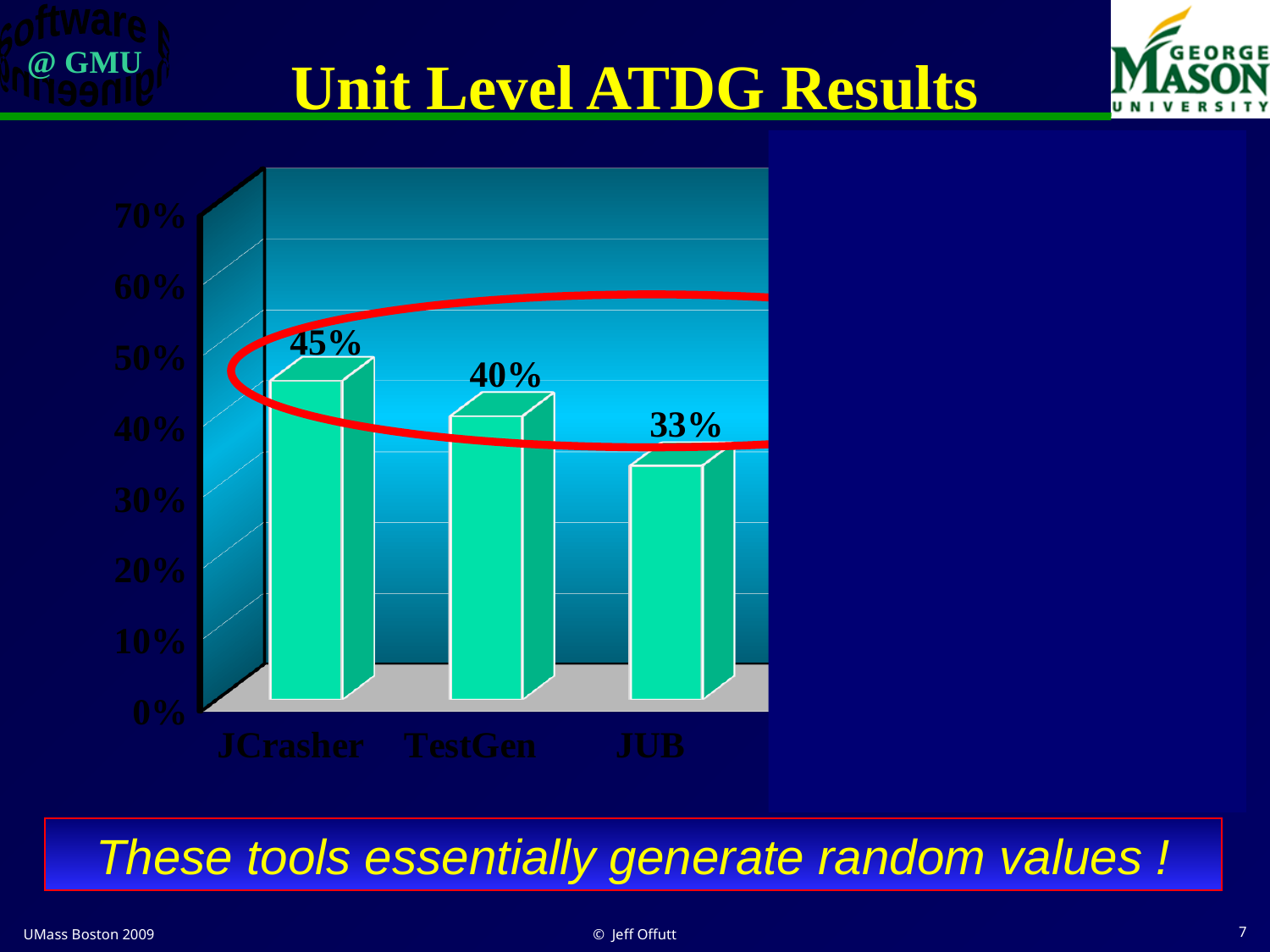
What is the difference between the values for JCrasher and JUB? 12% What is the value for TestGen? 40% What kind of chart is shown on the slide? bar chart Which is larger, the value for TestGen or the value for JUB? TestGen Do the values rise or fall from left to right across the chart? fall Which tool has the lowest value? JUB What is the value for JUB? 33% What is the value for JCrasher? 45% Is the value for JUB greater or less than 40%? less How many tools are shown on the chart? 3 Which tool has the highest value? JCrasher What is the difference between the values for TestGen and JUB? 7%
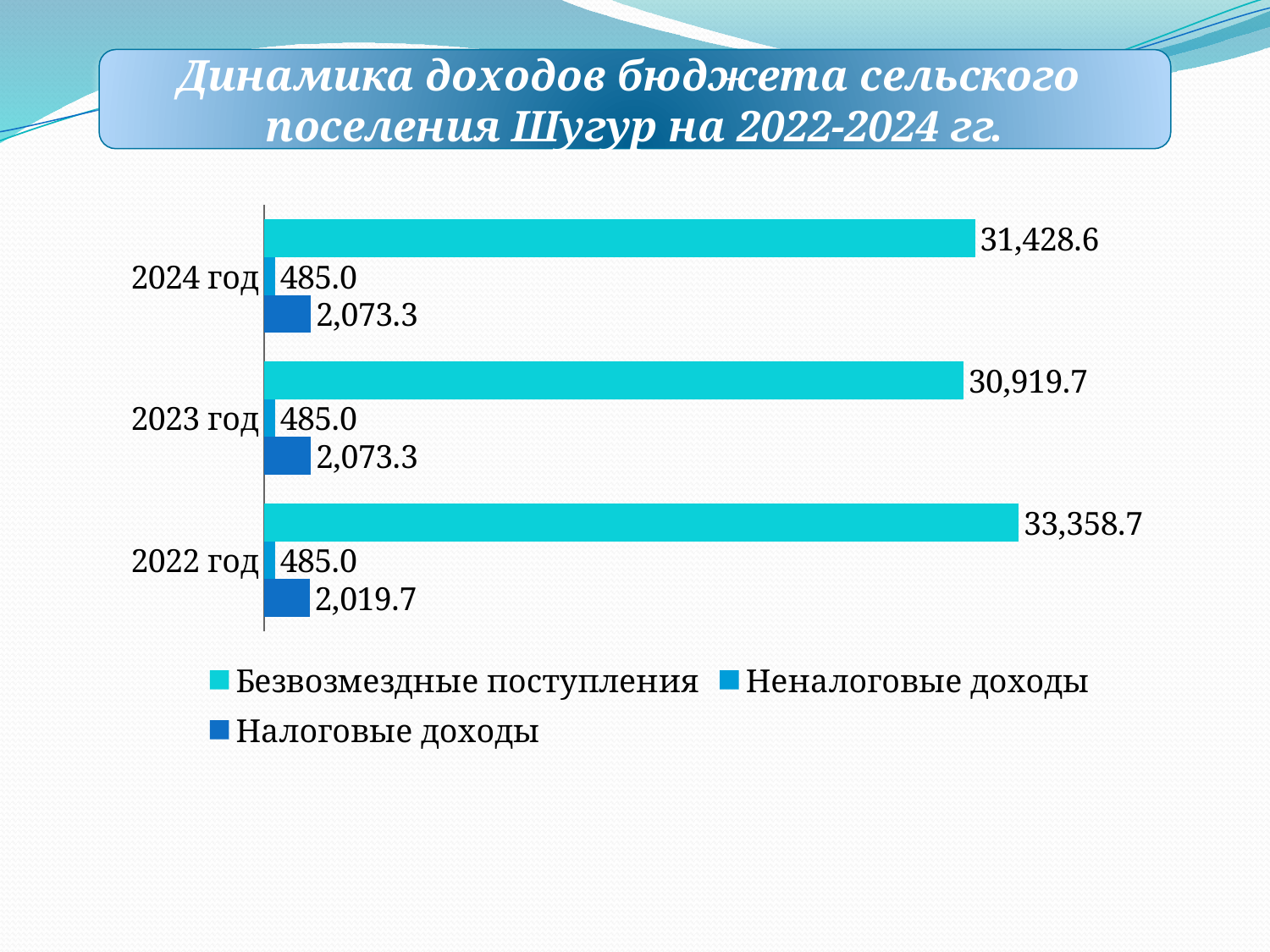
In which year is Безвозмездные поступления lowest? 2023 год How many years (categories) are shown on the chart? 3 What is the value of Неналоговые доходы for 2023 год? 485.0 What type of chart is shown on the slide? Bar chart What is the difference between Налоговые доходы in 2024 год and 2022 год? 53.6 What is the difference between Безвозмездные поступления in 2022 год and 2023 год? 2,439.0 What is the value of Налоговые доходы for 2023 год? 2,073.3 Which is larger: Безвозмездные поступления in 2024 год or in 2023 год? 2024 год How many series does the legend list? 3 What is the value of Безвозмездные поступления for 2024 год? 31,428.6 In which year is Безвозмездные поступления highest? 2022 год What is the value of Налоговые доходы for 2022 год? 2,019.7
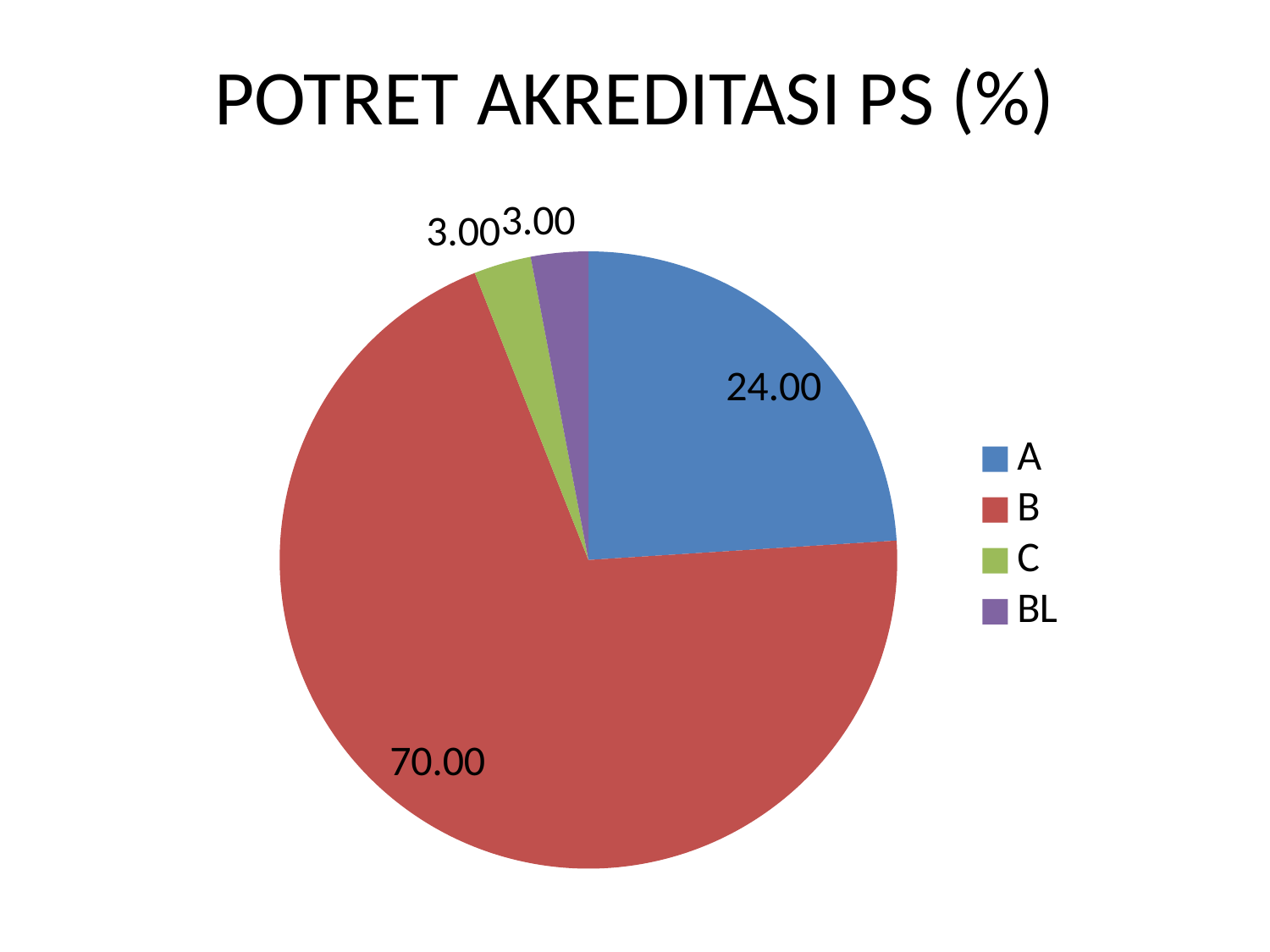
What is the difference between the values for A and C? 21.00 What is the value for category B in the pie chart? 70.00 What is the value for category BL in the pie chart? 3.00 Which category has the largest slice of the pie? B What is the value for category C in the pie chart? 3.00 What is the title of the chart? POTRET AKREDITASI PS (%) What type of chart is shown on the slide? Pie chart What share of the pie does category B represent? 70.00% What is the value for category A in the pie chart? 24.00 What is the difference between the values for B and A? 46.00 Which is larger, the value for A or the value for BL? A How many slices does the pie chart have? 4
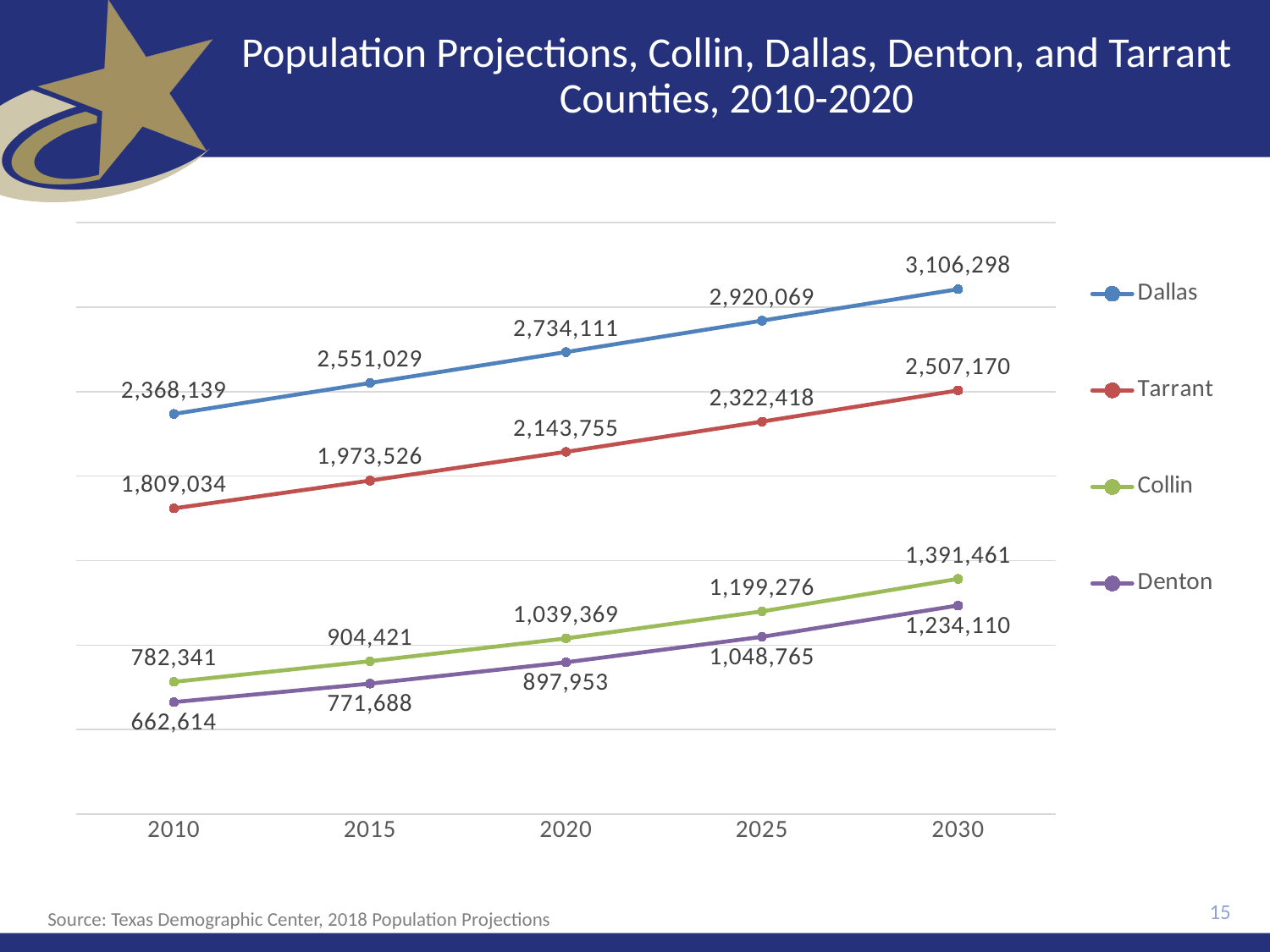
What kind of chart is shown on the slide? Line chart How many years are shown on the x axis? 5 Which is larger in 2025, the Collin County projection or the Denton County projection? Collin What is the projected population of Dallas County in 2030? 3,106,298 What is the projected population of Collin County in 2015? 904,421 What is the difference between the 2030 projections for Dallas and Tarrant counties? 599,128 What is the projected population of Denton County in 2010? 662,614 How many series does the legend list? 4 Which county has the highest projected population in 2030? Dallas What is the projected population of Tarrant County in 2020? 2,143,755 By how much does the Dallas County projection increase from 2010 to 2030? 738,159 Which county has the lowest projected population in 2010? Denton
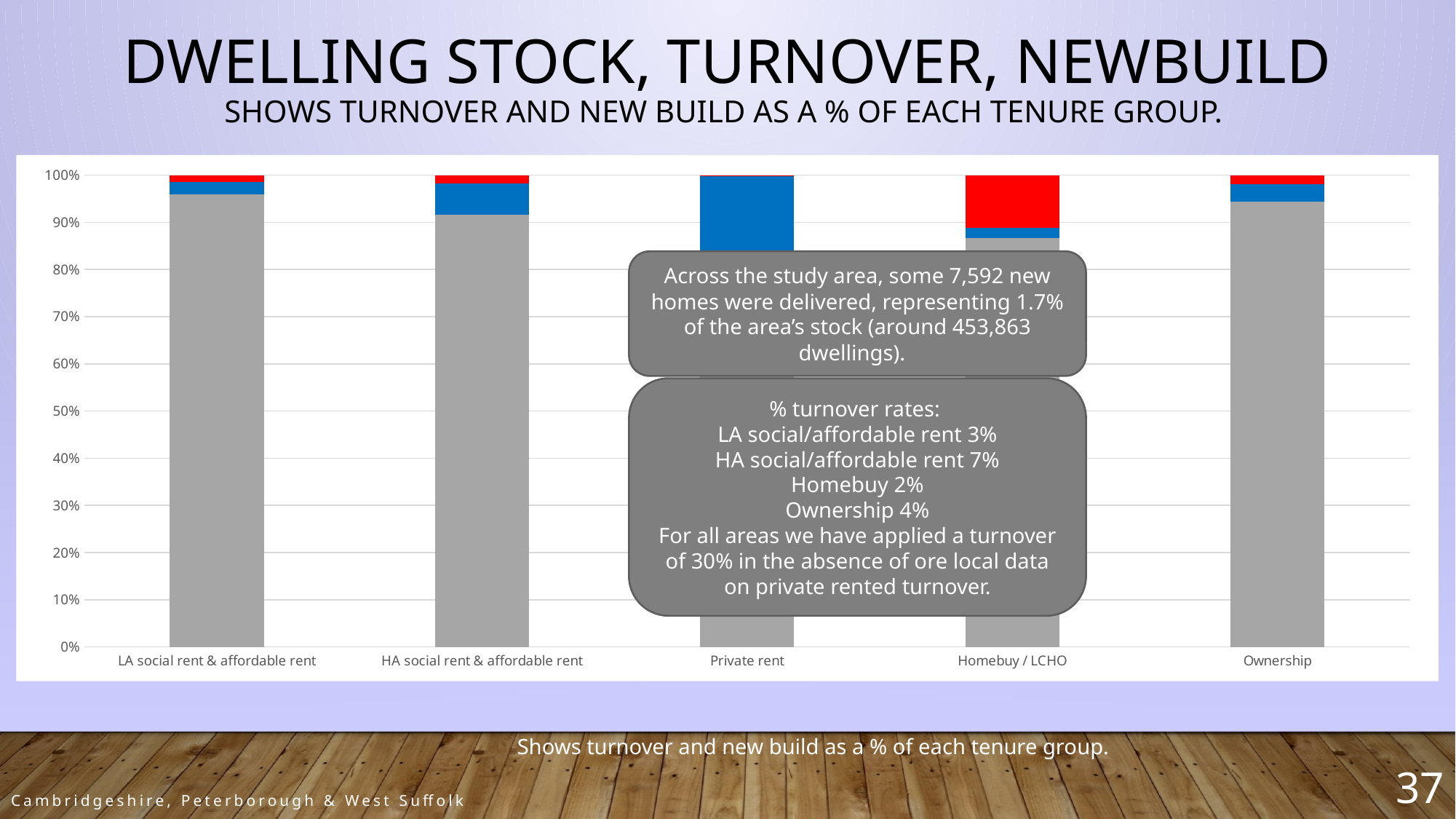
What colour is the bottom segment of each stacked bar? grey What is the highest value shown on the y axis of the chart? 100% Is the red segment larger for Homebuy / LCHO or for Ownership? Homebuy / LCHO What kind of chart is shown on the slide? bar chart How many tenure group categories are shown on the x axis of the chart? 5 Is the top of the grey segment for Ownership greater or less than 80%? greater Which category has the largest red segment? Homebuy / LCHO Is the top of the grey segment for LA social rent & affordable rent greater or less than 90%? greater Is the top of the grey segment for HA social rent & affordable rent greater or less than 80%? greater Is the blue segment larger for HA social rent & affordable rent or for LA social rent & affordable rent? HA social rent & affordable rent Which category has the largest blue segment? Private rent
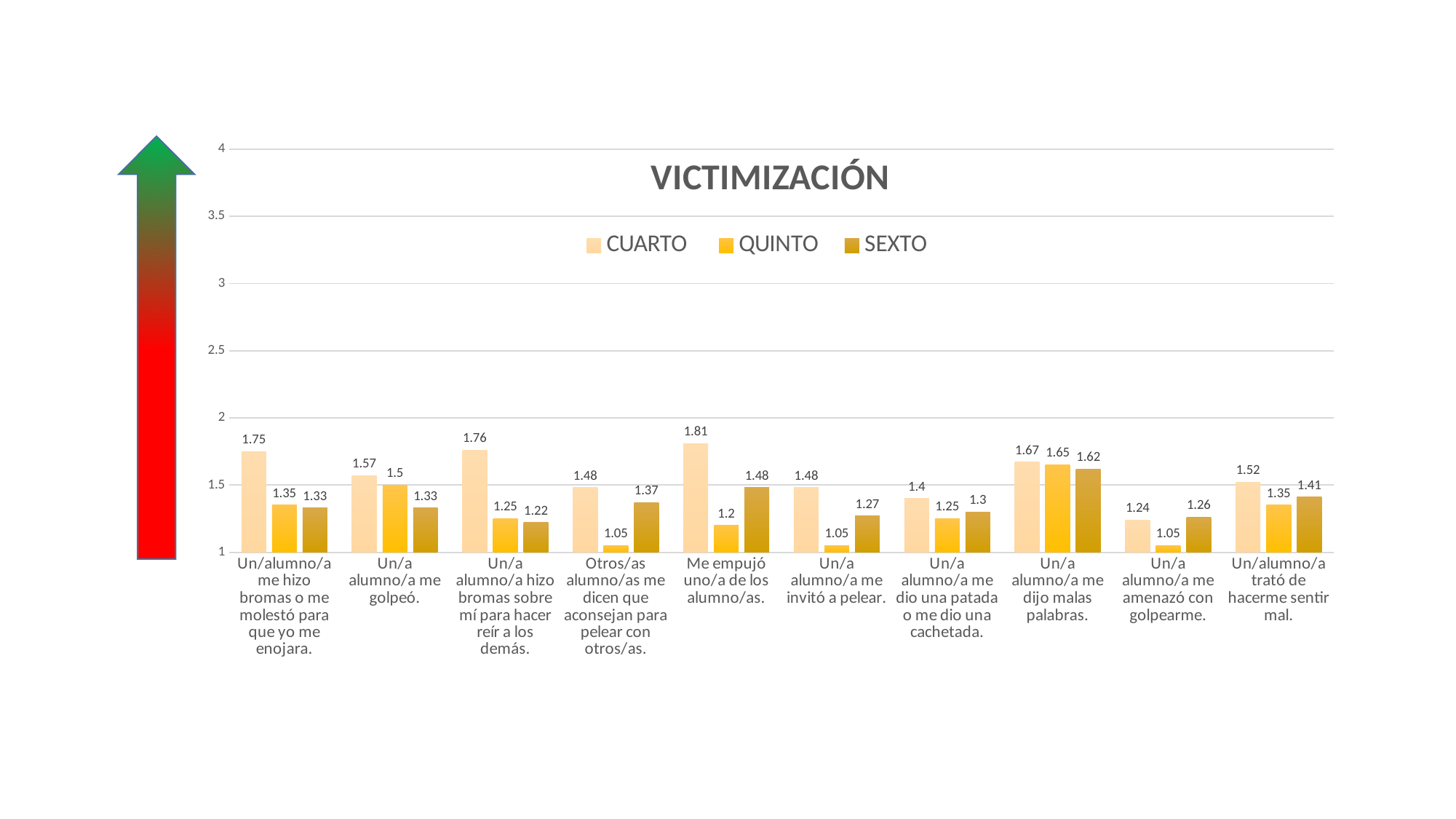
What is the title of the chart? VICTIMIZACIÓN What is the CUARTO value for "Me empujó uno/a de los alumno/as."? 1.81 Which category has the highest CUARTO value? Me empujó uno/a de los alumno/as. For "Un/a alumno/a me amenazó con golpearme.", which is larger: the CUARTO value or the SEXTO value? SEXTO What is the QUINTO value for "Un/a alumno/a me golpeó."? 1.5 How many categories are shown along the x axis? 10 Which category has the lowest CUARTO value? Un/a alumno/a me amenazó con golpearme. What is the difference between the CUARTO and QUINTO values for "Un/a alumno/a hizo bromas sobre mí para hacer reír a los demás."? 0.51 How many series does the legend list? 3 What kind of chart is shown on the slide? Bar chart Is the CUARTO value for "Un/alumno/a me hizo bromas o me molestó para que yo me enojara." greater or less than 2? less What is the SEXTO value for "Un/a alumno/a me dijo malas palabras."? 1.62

## Requirement:
Convert all of the data above into a numbered list with one item per line, omitting any blank lines and leaving out the pictures.

## Result of the exercise:
1. What is the difference between the values for JCrasher and JUB? 12% What is the value for TestGen? 40% What kind of chart is shown on the slide? bar chart Which is larger, the value for TestGen or the value for JUB? TestGen Do the values rise or fall from left to right across the chart? fall Which tool has the lowest value? JUB What is the value for JUB? 33% What is the value for JCrasher? 45% Is the value for JUB greater or less than 40%? less How many tools are shown on the chart? 3 Which tool has the highest value? JCrasher What is the difference between the values for TestGen and JUB? 7%
2. In which year is Безвозмездные поступления lowest? 2023 год How many years (categories) are shown on the chart? 3 What is the value of Неналоговые доходы for 2023 год? 485.0 What type of chart is shown on the slide? Bar chart What is the difference between Налоговые доходы in 2024 год and 2022 год? 53.6 What is the difference between Безвозмездные поступления in 2022 год and 2023 год? 2,439.0 What is the value of Налоговые доходы for 2023 год? 2,073.3 Which is larger: Безвозмездные поступления in 2024 год or in 2023 год? 2024 год How many series does the legend list? 3 What is the value of Безвозмездные поступления for 2024 год? 31,428.6 In which year is Безвозмездные поступления highest? 2022 год What is the value of Налоговые доходы for 2022 год? 2,019.7
3. What is the difference between the values for A and C? 21.00 What is the value for category B in the pie chart? 70.00 What is the value for category BL in the pie chart? 3.00 Which category has the largest slice of the pie? B What is the value for category C in the pie chart? 3.00 What is the title of the chart? POTRET AKREDITASI PS (%) What type of chart is shown on the slide? Pie chart What share of the pie does category B represent? 70.00% What is the value for category A in the pie chart? 24.00 What is the difference between the values for B and A? 46.00 Which is larger, the value for A or the value for BL? A How many slices does the pie chart have? 4
4. What kind of chart is shown on the slide? Line chart How many years are shown on the x axis? 5 Which is larger in 2025, the Collin County projection or the Denton County projection? Collin What is the projected population of Dallas County in 2030? 3,106,298 What is the projected population of Collin County in 2015? 904,421 What is the difference between the 2030 projections for Dallas and Tarrant counties? 599,128 What is the projected population of Denton County in 2010? 662,614 How many series does the legend list? 4 Which county has the highest projected population in 2030? Dallas What is the projected population of Tarrant County in 2020? 2,143,755 By how much does the Dallas County projection increase from 2010 to 2030? 738,159 Which county has the lowest projected population in 2010? Denton
5. What colour is the bottom segment of each stacked bar? grey What is the highest value shown on the y axis of the chart? 100% Is the red segment larger for Homebuy / LCHO or for Ownership? Homebuy / LCHO What kind of chart is shown on the slide? bar chart How many tenure group categories are shown on the x axis of the chart? 5 Is the top of the grey segment for Ownership greater or less than 80%? greater Which category has the largest red segment? Homebuy / LCHO Is the top of the grey segment for LA social rent & affordable rent greater or less than 90%? greater Is the top of the grey segment for HA social rent & affordable rent greater or less than 80%? greater Is the blue segment larger for HA social rent & affordable rent or for LA social rent & affordable rent? HA social rent & affordable rent Which category has the largest blue segment? Private rent
6. What is the title of the chart? VICTIMIZACIÓN What is the CUARTO value for "Me empujó uno/a de los alumno/as."? 1.81 Which category has the highest CUARTO value? Me empujó uno/a de los alumno/as. For "Un/a alumno/a me amenazó con golpearme.", which is larger: the CUARTO value or the SEXTO value? SEXTO What is the QUINTO value for "Un/a alumno/a me golpeó."? 1.5 How many categories are shown along the x axis? 10 Which category has the lowest CUARTO value? Un/a alumno/a me amenazó con golpearme. What is the difference between the CUARTO and QUINTO values for "Un/a alumno/a hizo bromas sobre mí para hacer reír a los demás."? 0.51 How many series does the legend list? 3 What kind of chart is shown on the slide? Bar chart Is the CUARTO value for "Un/alumno/a me hizo bromas o me molestó para que yo me enojara." greater or less than 2? less What is the SEXTO value for "Un/a alumno/a me dijo malas palabras."? 1.62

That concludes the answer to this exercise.